Ceri Jones
- Full name: Ceri Rhys Jones
- Born: 19 June 1977 (age 48) Newport, Wales
- Height: 6 ft 0 in (183 cm)
- Weight: 260 lb (118 kg; 18 st 8 lb)

Rugby union career
- Position: Prop
- Current team: RGC 1404 (head coach)

Senior career
- Years: Team / Apps / (Points)
- 1998–2003: Newport / 98 / (25)
- 2003: Harlequins (loan) / 8 / (0)
- 2003–2011: Harlequins / 224 / (120)
- 2011–2013: Worcester Warriors / 27 / (5)
- 1998–2013: Total / 357 / (150)

International career
- Years: Team / Apps / (Points)
- 2007: Wales / 2 / (0)

Coaching career
- Years: Team
- 2013–2015: Worcester Warriors (scrum)
- 2015–2016: Ebbw Vale (forwards)
- 2016–2021: Dragons (forwards)
- 2018–2019: Dragons (interim head coach)
- 2021–2024: RGC 1404 (head coach)

= Ceri Jones =

Wales international rugby union player

Ceri Rhys Jones (born 19 June 1977) is a Welsh professional rugby union coach and former player. He is currently the head coach of North Wales side RGC 1404. As a player, he typically played as a loosehead prop, but he could also play tighthead. His father, Lyn Jones, played as a lock for Ebbw Vale and Newport, as well as making appearances for Wales B in the 1970s.

Jones played for Newport High School Old Boys and Usk before making his Welsh Premiership debut for Newport in December 1998. He scored his first try against Pontypridd in March 1999, the only one he scored in 18 appearances during the 1998–99 season. He scored four tries in 26 appearances the following season, but then failed to cross the whitewash in 54 appearances across the next three seasons. He signed for Harlequins on loan for three months at the end of the 2002–03 season, acting as injury cover for Bruce Starr and Jason Leonard. Having failed to secure a contract with one of the newly founded Welsh regional sides at the end of the season, he signed a two-year deal with Quins. He made his debut in a Premiership fixture away to Bristol Shoguns in March 2003. He went on to make 232 appearances, becoming Quins' all-time top appearance maker in the process. In January 2004, Jones scored an 89th-minute, match-winning, bonus-point try as Harlequins beat Newcastle Falcons 29–25.

Jones received his first call-up to the Wales squad on their tour to Japan in 2001. He was named as a substitute for their 45–41 defeat in the opening match against Suntory, before starting the 36–16 loss to the Pacific Barbarians. Neither of those matches were capped, so in April 2007, Jones was one of two uncapped players named in the squad for a tour to Australia ahead of the 2007 Rugby World Cup. After being named on the bench for the first test against Australia in Sydney on 26 May, he made his debut as a 73rd-minute replacement for loosehead prop Iestyn Thomas as Wales lost 29–23 on the last play of the game.

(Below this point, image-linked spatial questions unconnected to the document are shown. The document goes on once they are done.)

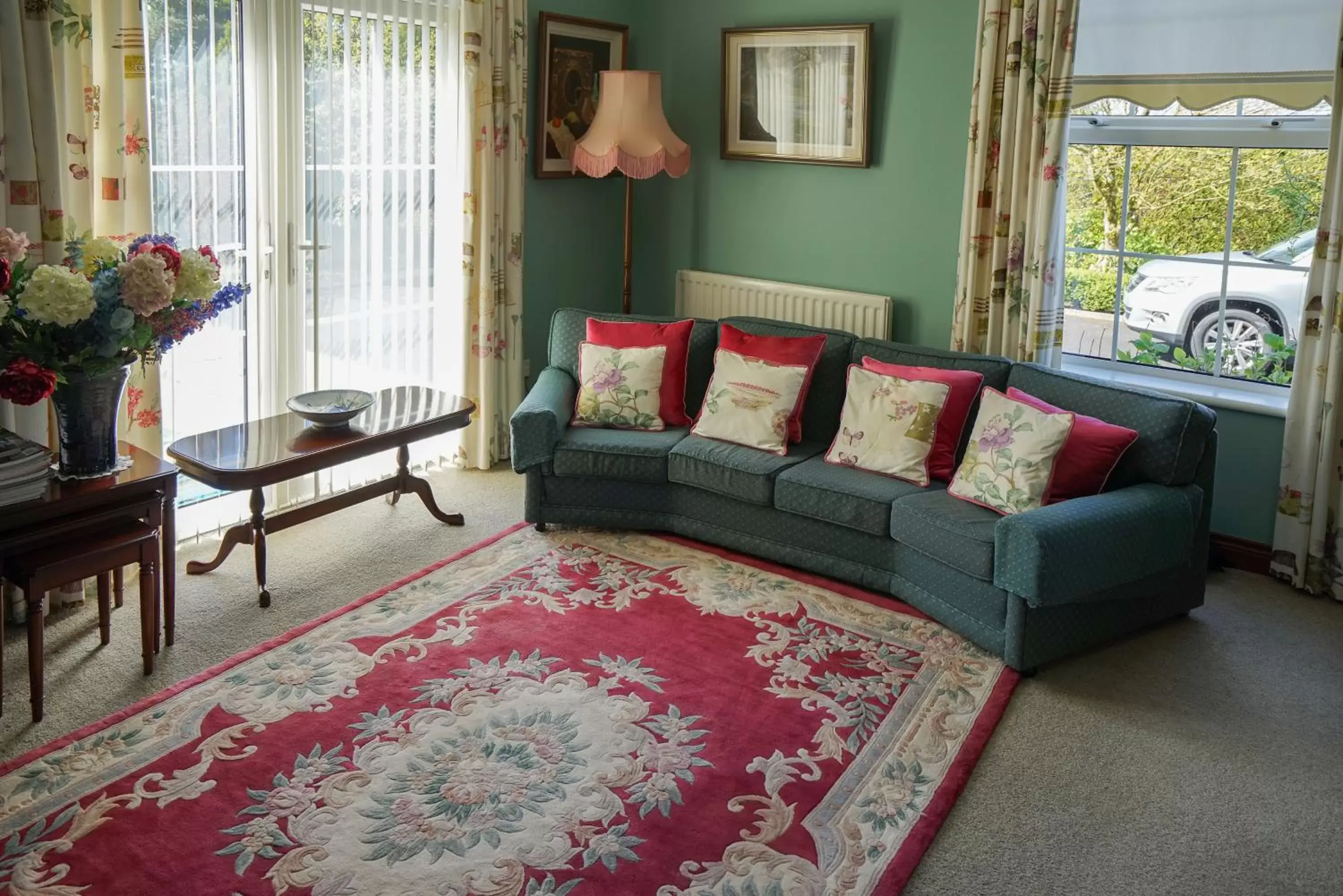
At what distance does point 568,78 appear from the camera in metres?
5.68

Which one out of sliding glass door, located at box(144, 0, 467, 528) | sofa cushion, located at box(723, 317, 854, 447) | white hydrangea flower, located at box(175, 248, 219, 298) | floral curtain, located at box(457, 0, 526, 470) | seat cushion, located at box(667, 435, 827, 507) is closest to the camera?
white hydrangea flower, located at box(175, 248, 219, 298)

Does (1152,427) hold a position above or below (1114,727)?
above

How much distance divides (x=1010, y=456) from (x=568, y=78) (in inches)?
116

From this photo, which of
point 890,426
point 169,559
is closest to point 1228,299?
point 890,426

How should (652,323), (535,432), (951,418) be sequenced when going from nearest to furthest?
1. (951,418)
2. (535,432)
3. (652,323)

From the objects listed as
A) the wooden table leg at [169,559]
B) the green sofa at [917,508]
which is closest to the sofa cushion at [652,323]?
the green sofa at [917,508]

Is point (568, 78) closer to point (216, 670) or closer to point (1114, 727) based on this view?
point (216, 670)

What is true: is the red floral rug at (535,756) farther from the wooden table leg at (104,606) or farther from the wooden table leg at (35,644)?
the wooden table leg at (104,606)

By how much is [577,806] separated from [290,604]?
5.22ft

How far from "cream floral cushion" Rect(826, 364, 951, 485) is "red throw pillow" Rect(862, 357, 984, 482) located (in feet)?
0.11

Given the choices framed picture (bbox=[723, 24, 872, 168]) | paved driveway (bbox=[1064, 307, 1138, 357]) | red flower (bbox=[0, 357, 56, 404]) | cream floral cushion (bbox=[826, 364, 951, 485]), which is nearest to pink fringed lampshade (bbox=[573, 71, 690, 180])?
framed picture (bbox=[723, 24, 872, 168])

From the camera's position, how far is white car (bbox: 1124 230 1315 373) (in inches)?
181

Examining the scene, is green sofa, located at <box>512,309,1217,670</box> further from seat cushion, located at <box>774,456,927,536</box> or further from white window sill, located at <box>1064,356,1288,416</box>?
white window sill, located at <box>1064,356,1288,416</box>

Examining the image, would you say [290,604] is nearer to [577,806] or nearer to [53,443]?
[53,443]
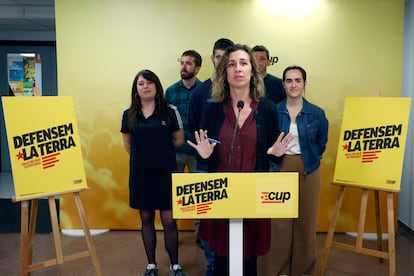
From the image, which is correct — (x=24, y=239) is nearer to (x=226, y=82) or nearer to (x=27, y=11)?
(x=226, y=82)

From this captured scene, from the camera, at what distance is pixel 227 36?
433 centimetres

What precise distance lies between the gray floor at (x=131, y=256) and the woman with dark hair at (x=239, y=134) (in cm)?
135

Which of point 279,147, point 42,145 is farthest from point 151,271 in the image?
point 279,147

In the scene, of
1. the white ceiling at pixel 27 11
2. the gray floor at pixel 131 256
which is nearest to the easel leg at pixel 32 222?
the gray floor at pixel 131 256

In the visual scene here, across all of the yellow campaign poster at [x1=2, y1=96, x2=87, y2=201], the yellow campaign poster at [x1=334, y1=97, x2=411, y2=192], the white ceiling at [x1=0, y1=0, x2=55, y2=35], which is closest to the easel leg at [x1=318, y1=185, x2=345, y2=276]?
the yellow campaign poster at [x1=334, y1=97, x2=411, y2=192]

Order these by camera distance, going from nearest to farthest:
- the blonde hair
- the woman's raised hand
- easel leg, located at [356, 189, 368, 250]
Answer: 1. the woman's raised hand
2. the blonde hair
3. easel leg, located at [356, 189, 368, 250]

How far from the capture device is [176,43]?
4.37 m

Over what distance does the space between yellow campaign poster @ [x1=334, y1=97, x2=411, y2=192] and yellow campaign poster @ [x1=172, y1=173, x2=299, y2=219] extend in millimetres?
1666

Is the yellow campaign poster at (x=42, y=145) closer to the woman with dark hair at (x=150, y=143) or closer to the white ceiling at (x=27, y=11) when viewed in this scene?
the woman with dark hair at (x=150, y=143)

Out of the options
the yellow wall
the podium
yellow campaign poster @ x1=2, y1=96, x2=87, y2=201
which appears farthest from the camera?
the yellow wall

After the game, he said, "The thrill of getting on the field was amazing." Jones was named to start at tighthead for the second test in Brisbane a week later, after Adam Jones injured his calf in training. Wales lost the match 31–0. Coach Gareth Jenkins said the tour was an opportunity for Jones to play his way into selection for Wales's World Cup squad, but he ultimately missed out on the summer training squad and the final group for the tournament.

In 2011, Jones signed a two-year contract with Worcester Warriors, where he reunited with head coach Richard Hill, under whom he played at Newport during the 2002–03 season; however, a shoulder injury he sustained during pre-season in Geneva, Switzerland, meant he was only able to make three substitute appearances before the injury ultimately required surgery and he missed almost six months of the season. He made his comeback off the bench against Leicester Tigers on 30 March 2012, scoring a consolation try in a 43–13 loss. He made 22 appearances in the 2012–13 season before his campaign came to a premature end thanks to a serious Achilles injury sustained against Saracens on 14 April 2013; the injury forced his retirement from playing, but not before he was appointed as Worcester's scrum coach. He returned to Wales in February 2015, when he was appointed as a replacement for Duane Goodfield as forwards coach at Ebbw Vale.

In June 2016, he joined the Dragons as forwards coach. After head coach Bernard Jackman left the Dragons in December 2018, Jones was put in charge of the team on an interim basis, later being given the reins until the end of the 2018–19 season. Although Jones interviewed for the job on a permanent basis, his former boss at Worcester, Dean Ryan, was appointed to the role and Jones resumed his position as forwards coach. In 2021, after the resumption of rugby following a suspension due to the COVID-19 pandemic, Jones was appointed as head coach of North Wales side RGC 1404.